Test loss increase as soon as the training starts

I’m new to deep learning (image classification). I finetune a resnet50 model by replacing the top layer with my own sequential layer to classify 10 plant diseases. I only take the gradient of the sequential layer and set the other to false. The test loss seemed to increase as soon as it starts.

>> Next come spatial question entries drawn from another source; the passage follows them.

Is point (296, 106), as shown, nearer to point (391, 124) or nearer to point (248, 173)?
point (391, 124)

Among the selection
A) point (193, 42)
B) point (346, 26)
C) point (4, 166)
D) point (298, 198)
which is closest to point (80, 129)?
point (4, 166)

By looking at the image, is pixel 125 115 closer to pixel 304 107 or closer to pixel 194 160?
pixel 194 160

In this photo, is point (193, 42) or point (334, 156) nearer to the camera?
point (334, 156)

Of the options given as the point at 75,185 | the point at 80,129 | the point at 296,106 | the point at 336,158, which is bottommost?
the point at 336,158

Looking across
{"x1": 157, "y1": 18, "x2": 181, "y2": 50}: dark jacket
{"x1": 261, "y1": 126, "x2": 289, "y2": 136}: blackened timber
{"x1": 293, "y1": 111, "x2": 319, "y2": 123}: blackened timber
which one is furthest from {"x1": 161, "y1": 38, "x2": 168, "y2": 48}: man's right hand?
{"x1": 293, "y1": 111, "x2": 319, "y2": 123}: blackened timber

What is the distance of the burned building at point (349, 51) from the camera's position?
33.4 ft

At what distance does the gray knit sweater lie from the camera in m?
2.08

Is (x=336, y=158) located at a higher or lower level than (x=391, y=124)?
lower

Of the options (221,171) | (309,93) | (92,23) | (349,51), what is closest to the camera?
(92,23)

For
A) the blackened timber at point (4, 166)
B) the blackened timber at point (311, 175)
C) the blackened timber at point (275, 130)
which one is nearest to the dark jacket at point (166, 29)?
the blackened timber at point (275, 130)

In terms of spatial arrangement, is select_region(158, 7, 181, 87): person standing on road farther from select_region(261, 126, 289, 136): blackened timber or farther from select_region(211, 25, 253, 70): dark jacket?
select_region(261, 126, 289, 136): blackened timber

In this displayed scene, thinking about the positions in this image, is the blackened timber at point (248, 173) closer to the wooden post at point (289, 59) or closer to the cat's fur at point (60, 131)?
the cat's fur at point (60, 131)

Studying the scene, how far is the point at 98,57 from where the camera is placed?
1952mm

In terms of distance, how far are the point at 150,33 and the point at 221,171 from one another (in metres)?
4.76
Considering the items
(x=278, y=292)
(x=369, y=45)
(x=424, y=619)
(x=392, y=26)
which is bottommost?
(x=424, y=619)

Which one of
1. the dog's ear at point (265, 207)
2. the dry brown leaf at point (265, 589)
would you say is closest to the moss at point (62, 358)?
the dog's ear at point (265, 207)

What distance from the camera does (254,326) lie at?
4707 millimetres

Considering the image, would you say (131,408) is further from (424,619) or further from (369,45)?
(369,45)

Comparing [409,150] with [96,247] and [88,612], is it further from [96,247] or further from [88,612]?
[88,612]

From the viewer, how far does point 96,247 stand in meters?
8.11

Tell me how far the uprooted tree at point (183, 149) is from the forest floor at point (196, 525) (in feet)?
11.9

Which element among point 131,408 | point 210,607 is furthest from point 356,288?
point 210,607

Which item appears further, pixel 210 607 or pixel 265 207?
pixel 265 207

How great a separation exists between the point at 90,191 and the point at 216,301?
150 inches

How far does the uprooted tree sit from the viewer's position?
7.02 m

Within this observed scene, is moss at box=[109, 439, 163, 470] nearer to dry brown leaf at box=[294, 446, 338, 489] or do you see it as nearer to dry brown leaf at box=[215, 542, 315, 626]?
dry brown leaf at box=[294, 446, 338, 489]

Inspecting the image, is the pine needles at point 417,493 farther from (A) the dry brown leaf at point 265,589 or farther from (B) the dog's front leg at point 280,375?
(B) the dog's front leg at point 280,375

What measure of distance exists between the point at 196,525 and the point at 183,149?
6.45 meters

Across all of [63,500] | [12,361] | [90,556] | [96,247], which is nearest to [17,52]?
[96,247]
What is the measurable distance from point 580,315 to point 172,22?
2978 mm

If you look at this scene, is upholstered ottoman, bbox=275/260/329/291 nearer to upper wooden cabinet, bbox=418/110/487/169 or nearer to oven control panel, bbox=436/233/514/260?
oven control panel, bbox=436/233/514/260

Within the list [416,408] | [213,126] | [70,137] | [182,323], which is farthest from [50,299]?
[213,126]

Below are the pieces of information that may help:

  1. Model: Resnet50 (pre-trained weights from ImageNet)
  2. Batch Size: 10
  3. Optimizer: Adam
  4. Learning rate: 0.001
  5. Loss: NLLLoss
  6. Pytorch 1.5+cu101
  7. Python 3.6.1
  8. VS Code
  9. 100 training images/class
  10. 40 test images/class

Train-test loss of 30 epochs

# Freeze parameters so we don't backprop through them
for param in model.parameters():
    param.requires_grad = False

out_features = 10
hidden_layers = 1000

from collections import OrderedDict
classifier = nn.Sequential(OrderedDict([
                          ('fc1', nn.Linear(model.fc.in_features, hidden_layers)),
                          ('relu', nn.ReLU()),
                          ('fc2', nn.Linear(hidden_layers, out_features)),
                          ('output', nn.LogSoftmax(dim=1))
                          ]))

model.fc = classifier

#writer = SummaryWriter('C:/Users/User/Desktop/Health-ID-Beta-v1/weights/resnet18/Log') 

#Loss function
criterion = nn.NLLLoss()

#Gradient descent function applied only on the new classifier
#optimizer = optim.SGD(model.fc.parameters(), lr=0.001, momentum=0.9, nesterov=True )
optimizer = optim.Adam(model.fc.parameters(), lr=0.001)

epochs = 400
train_losses, test_losses = [], []

valid_loss_min = np.Inf

for e in range(epochs):
    running_loss = 0
    for images, labels in trainloader:
        
        #Load the images and labels to gpu
        images, labels = images.to(device), labels.to(device)
        
        start = time.time()
        
        # Clear the gradients, do this because gradients are accumulated
        optimizer.zero_grad()

        # Forward pass, then backward pass, then update weights
        output = model(images)
        
        #Calculate the loss with NLLLoss function
        loss = criterion(output, labels)
        
        #Calculate the gradient 
        loss.backward()
        
        #Update the weights for the new classifier
        optimizer.step() 
        
        running_loss += loss.item()
        
    else:
        ## TODO: Implement the validation pass and print out the validation accuracy
        test_loss = 0
        accuracy = 0
        
        with torch.no_grad():
            model.eval()
            
            for images, labels in testloader:
                
                #Load the images and labels to GPU memory.
                images, labels = images.to(device), labels.to(device)
                
                #Forward Pass
                output = model.forward(images)
                
                #Calculate the probability from log-softmax using exponential function.
                ps = torch.exp(output)
                
                #Get the loss from the test set using nn.LLLoss()
                test_loss += criterion(output, labels)
                
                #Get the highest k value from the output
                top_p, top_class = ps.topk(1, dim=1)
                
                #Compare the predicted classes with the labels.
                equals = top_class == labels.view(*top_class.shape)
                
                #Finding the mean of equals to obtain the accuracy.
                accuracy += torch.mean(equals.type(torch.FloatTensor))
                
            model.train()
            train_losses.append(running_loss/len(trainloader))
            test_losses.append(test_loss/len(testloader))
            
            print(f"Device = {device}; Time per batch: {(time.time() - start)/3:.3f} seconds")
            
            print("Epoch: {}/{}.. ".format(e+1, epochs),
                  "Training Loss: {:.3f}.. ".format(train_losses[-1]),
                  "Test Loss: {:.3f}.. ".format(test_losses[-1]),
                  "Test Accuracy: {:.3f}".format(accuracy/len(testloader)))
            
        if test_loss <= valid_loss_min:
            print('Validation loss decreased ({:.6f} --> {:.6f}).  Saving model ...'.format(
            valid_loss_min,
            test_loss))
            torch.save(model.state_dict(), 'weights/resnet-50/Health-ID-Beta-v1-720z720-Test.pt')
            valid_loss_min = test_loss

Is this overfit? How can I improve it?